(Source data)

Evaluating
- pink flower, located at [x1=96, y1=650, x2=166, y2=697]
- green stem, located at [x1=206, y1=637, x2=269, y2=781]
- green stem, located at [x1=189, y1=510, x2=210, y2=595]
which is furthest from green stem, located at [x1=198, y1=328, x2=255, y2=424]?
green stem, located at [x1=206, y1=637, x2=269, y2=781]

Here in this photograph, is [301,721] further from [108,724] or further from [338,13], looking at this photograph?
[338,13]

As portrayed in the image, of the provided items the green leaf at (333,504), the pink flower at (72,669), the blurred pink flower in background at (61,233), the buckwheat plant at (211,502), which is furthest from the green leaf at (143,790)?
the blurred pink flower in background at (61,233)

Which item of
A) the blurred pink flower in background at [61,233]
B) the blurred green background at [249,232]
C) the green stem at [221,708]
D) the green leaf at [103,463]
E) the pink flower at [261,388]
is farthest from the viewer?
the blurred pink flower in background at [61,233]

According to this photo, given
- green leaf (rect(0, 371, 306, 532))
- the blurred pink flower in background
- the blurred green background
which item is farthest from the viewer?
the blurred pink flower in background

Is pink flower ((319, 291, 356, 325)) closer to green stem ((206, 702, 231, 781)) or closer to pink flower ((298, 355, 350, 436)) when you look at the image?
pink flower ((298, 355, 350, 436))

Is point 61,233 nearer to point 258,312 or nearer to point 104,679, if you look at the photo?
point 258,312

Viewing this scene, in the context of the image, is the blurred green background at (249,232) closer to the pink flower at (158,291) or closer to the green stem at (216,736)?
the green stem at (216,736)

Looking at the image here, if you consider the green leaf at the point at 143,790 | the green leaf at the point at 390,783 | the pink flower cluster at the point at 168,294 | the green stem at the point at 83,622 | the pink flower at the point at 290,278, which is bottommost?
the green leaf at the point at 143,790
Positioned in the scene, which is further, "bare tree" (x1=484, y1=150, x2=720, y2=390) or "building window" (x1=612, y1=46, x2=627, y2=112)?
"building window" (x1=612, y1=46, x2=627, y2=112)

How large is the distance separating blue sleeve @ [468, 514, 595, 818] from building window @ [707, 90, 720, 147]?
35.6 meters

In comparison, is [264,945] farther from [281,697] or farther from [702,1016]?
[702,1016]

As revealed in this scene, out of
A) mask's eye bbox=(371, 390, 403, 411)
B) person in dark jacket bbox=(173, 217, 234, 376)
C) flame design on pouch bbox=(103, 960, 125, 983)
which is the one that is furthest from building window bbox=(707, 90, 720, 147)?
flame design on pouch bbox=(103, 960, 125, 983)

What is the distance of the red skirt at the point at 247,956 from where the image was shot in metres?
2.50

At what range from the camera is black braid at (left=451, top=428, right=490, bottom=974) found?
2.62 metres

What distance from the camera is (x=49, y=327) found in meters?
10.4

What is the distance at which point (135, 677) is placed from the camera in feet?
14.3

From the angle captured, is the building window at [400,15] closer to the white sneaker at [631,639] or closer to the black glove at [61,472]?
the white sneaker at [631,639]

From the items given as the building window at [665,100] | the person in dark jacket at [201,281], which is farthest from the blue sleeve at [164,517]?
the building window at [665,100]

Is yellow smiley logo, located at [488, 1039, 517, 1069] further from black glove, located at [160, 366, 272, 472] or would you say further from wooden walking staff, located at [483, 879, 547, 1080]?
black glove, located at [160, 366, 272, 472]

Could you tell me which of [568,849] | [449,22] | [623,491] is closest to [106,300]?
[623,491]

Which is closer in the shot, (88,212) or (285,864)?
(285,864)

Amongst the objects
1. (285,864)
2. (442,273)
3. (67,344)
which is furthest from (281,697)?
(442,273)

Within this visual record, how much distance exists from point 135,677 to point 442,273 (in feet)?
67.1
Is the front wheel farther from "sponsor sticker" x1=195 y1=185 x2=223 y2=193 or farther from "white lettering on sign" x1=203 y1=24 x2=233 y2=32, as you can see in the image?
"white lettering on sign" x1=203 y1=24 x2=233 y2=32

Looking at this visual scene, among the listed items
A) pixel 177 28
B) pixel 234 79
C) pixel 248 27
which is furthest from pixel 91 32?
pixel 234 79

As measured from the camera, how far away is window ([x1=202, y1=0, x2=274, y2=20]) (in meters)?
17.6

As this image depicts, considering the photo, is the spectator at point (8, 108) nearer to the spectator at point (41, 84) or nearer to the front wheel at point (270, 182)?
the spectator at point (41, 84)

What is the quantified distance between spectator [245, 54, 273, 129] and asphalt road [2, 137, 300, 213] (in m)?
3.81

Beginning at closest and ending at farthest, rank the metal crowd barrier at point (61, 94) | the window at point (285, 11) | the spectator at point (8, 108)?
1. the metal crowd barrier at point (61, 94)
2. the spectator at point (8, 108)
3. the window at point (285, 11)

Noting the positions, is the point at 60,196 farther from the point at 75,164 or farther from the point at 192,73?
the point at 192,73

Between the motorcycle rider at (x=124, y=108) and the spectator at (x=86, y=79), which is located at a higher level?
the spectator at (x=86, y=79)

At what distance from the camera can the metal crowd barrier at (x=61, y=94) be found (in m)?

*TASK TO COMPLETE*:
Reproduce the whole listing word for word.

*SOLUTION FOR THIS EXERCISE*:
Evaluating
- pink flower, located at [x1=96, y1=650, x2=166, y2=697]
- green stem, located at [x1=206, y1=637, x2=269, y2=781]
- green stem, located at [x1=189, y1=510, x2=210, y2=595]
which is furthest from green stem, located at [x1=198, y1=328, x2=255, y2=424]?
green stem, located at [x1=206, y1=637, x2=269, y2=781]

Here in this photograph, is [301,721] further from [108,724] or further from [338,13], looking at this photograph?
[338,13]

As portrayed in the image, of the provided items the green leaf at (333,504), the pink flower at (72,669), the blurred pink flower in background at (61,233), the buckwheat plant at (211,502), which is furthest from the green leaf at (143,790)?
the blurred pink flower in background at (61,233)

Which item of
A) the blurred pink flower in background at [61,233]
B) the blurred green background at [249,232]
C) the green stem at [221,708]
D) the green leaf at [103,463]
E) the pink flower at [261,388]
is farthest from the viewer?
the blurred pink flower in background at [61,233]

According to this photo, given
- green leaf (rect(0, 371, 306, 532))
- the blurred pink flower in background
- the blurred green background
which item is farthest from the viewer?
the blurred pink flower in background

Is pink flower ((319, 291, 356, 325)) closer to green stem ((206, 702, 231, 781)) or closer to pink flower ((298, 355, 350, 436)) when you look at the image?
pink flower ((298, 355, 350, 436))

Is point 61,233 nearer to point 258,312 or nearer to point 104,679, if you look at the photo?
point 258,312

Viewing this scene, in the context of the image, is the blurred green background at (249,232) closer to the pink flower at (158,291) or closer to the green stem at (216,736)?
the green stem at (216,736)

Looking at the image here, if you consider the green leaf at the point at 143,790 | the green leaf at the point at 390,783 | the pink flower cluster at the point at 168,294 | the green stem at the point at 83,622 | the pink flower at the point at 290,278, which is bottommost?
the green leaf at the point at 143,790
Positioned in the scene, which is further, "bare tree" (x1=484, y1=150, x2=720, y2=390) or "building window" (x1=612, y1=46, x2=627, y2=112)?
"building window" (x1=612, y1=46, x2=627, y2=112)

How large is the distance separating blue sleeve @ [468, 514, 595, 818] from building window @ [707, 90, 720, 147]?
35.6 meters

In comparison, is [264,945] farther from [281,697] or farther from [702,1016]?
[702,1016]

As revealed in this scene, out of
A) mask's eye bbox=(371, 390, 403, 411)
B) person in dark jacket bbox=(173, 217, 234, 376)
C) flame design on pouch bbox=(103, 960, 125, 983)
which is the one that is furthest from building window bbox=(707, 90, 720, 147)?
flame design on pouch bbox=(103, 960, 125, 983)

What is the distance of the red skirt at the point at 247,956 from where the image was shot in metres?
2.50

At what range from the camera is black braid at (left=451, top=428, right=490, bottom=974) found?
2.62 metres

What distance from the camera is (x=49, y=327) found in meters?
10.4

What is the distance at which point (135, 677) is placed from the camera in feet?
14.3

From the angle captured, is the building window at [400,15] closer to the white sneaker at [631,639] or closer to the black glove at [61,472]?
the white sneaker at [631,639]

From the items given as the building window at [665,100] | the person in dark jacket at [201,281], which is farthest from the blue sleeve at [164,517]?
the building window at [665,100]

Is yellow smiley logo, located at [488, 1039, 517, 1069] further from black glove, located at [160, 366, 272, 472] or would you say further from wooden walking staff, located at [483, 879, 547, 1080]?
black glove, located at [160, 366, 272, 472]

Could you tell me which of [568,849] | [449,22] | [623,491] is closest to [106,300]?
[623,491]

Which is closer in the shot, (88,212) or (285,864)?
(285,864)

Amongst the objects
1. (285,864)
2. (442,273)
3. (67,344)
which is furthest from (281,697)?
(442,273)

Within this visual record, how much distance exists from point 135,677 to point 442,273 (in feet)?
67.1
Is the front wheel farther from "sponsor sticker" x1=195 y1=185 x2=223 y2=193 or farther from "white lettering on sign" x1=203 y1=24 x2=233 y2=32, as you can see in the image?
"white lettering on sign" x1=203 y1=24 x2=233 y2=32

Looking at this visual scene, among the listed items
A) pixel 177 28
B) pixel 234 79
C) pixel 248 27
which is furthest from pixel 91 32?
pixel 234 79

As measured from the camera, how far away is window ([x1=202, y1=0, x2=274, y2=20]) (in meters)?
17.6

As this image depicts, considering the photo, is the spectator at point (8, 108) nearer to the spectator at point (41, 84) or nearer to the front wheel at point (270, 182)?
the spectator at point (41, 84)

What is the quantified distance between spectator [245, 54, 273, 129] and asphalt road [2, 137, 300, 213] (in m)?
3.81

Beginning at closest and ending at farthest, rank the metal crowd barrier at point (61, 94) | the window at point (285, 11) | the spectator at point (8, 108)?
1. the metal crowd barrier at point (61, 94)
2. the spectator at point (8, 108)
3. the window at point (285, 11)

Noting the positions, is the point at 60,196 farther from the point at 75,164 or farther from the point at 192,73?
the point at 192,73

Between the motorcycle rider at (x=124, y=108) and the spectator at (x=86, y=79), which is located at a higher level?
the spectator at (x=86, y=79)

At what distance from the camera can the metal crowd barrier at (x=61, y=94) be found (in m)?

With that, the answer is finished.